Instytucje finansowe wydają na reklamę około miliarda złotych rocznie, uznając skądinąd słusznie, że dzięki niej sprzedadzą kredyt, lokatę czy ubezpieczenie. Reklama pomaga im w realizacji krótkoterminowych celów sprzedażowych. Także sprzedawców wynagradza się na podstawie rezultatu osiągniętego tu i teraz.
Tymczasem Komisja Nadzoru Finansowego apeluje, by banki rzetelnie informowały klientów nie tylko o tym, jak optymistycznie przedstawiają się warianty spłaty kredytu, ale także by nie ukrywały przez klientami wariantów pesymistycznych. Co będzie, jeśli straci pan pracę albo jeśli pańskie zarobki zmniejszą się o połowę? Czy starczy wówczas na spłatę zadłużenia?
Czasem komuś zaświta myśl, że dziś złowiony klient za pięć lub dziesięć lat może nie dać rady spłacić zbyt dużego kredytu, albo że straci wszystko z powodu nietrafionych inwestycji. Ostatecznie jednak decyzja należy do samego klienta, choć można także oczekiwać nieco większej odpowiedzialności od instytucji finansowych.
Klienci często podejmują decyzje impulsywnie pod wpływem reklamy. Rzadko dokonują zimnej kalkulacji, choć jeśli ktoś chce wiedzieć więcej, może takie informacje zdobyć. Przestrzeń publiczna zapewnia bogactwo informacji finansowych. Są dzienniki ekonomiczne, strony finansowe w prasie, są broszury informacyjne instytucji finansowych, regulaminy, umowy.

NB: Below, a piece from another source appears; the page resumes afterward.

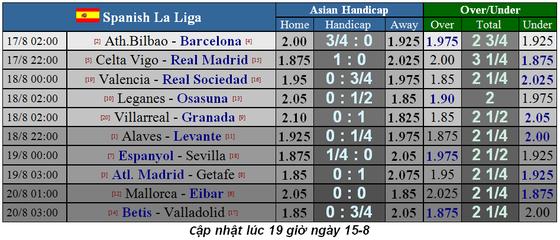 Lịch thi đấu La Liga, Bundesliga, Ligue 1 ngày 17-8, Real Madrid xuất trận (Mới cập nhật) ảnh 2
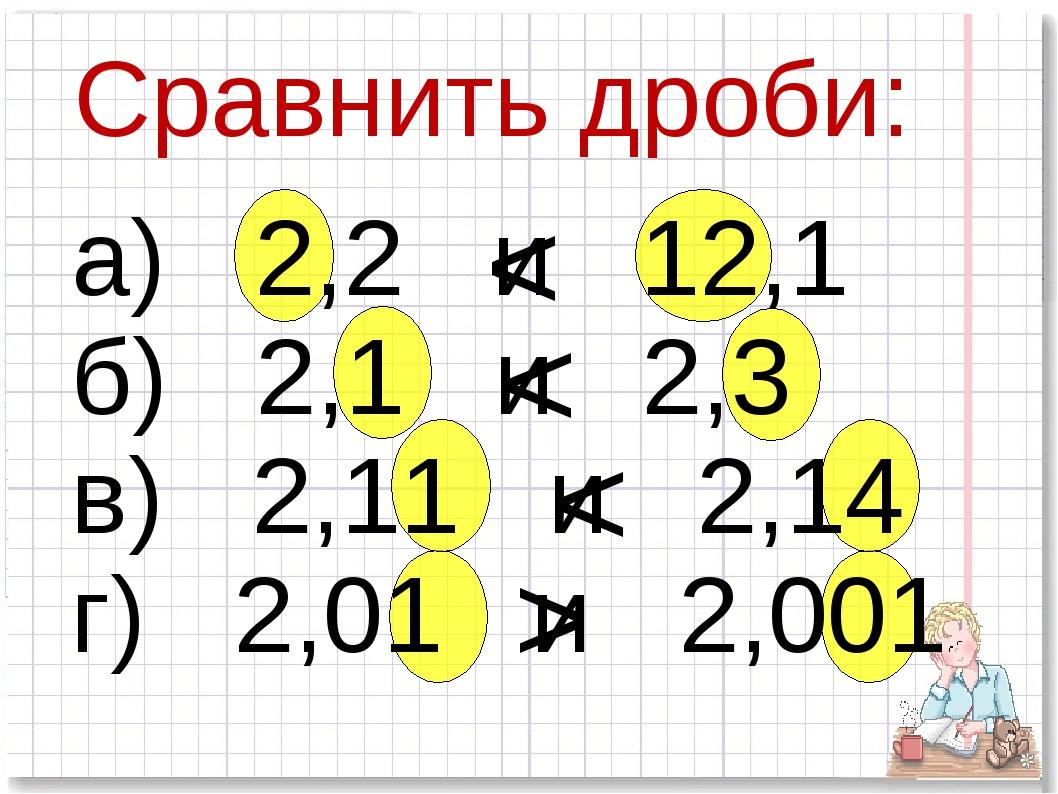 Сравнить дроби: а) 2,2 и 12,1 б) 2,1 и 2,3 в) 2,11 и 2,14 г) 2,01 и 2,001 < <...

Jednak większości klientów informacje te jawią się jako trudne do zrozumienia, zbyt skomplikowane i w gruncie rzeczy nieistotne. Wolą zawierzyć doradcy finansowemu lub reklamie, która bazuje na emocjach, ukrywając niewygodne fakty. Bo czy jakikolwiek biznes ma interes w tym, by reklamować swój produkt jako niepewny i obciążony dużym ryzykiem?
Co zrobić, żeby ograniczyć większe i mniejsze problemy finansowe Polaków? Potrzebna jest duża i stale prowadzona akcja edukacyjna dotycząca sfery finansów. Już w przedszkolu dzieci mogłyby mieć proste gry i zabawy finansowe. Nie można zapomnieć o edukowaniu ludzi starszych, których trudno przekonać do nowoczesnych rozwiązań, choćby do zakładania kont bankowych, a którzy są wyjątkowo podatni na działalność przeróżnych naciągaczy.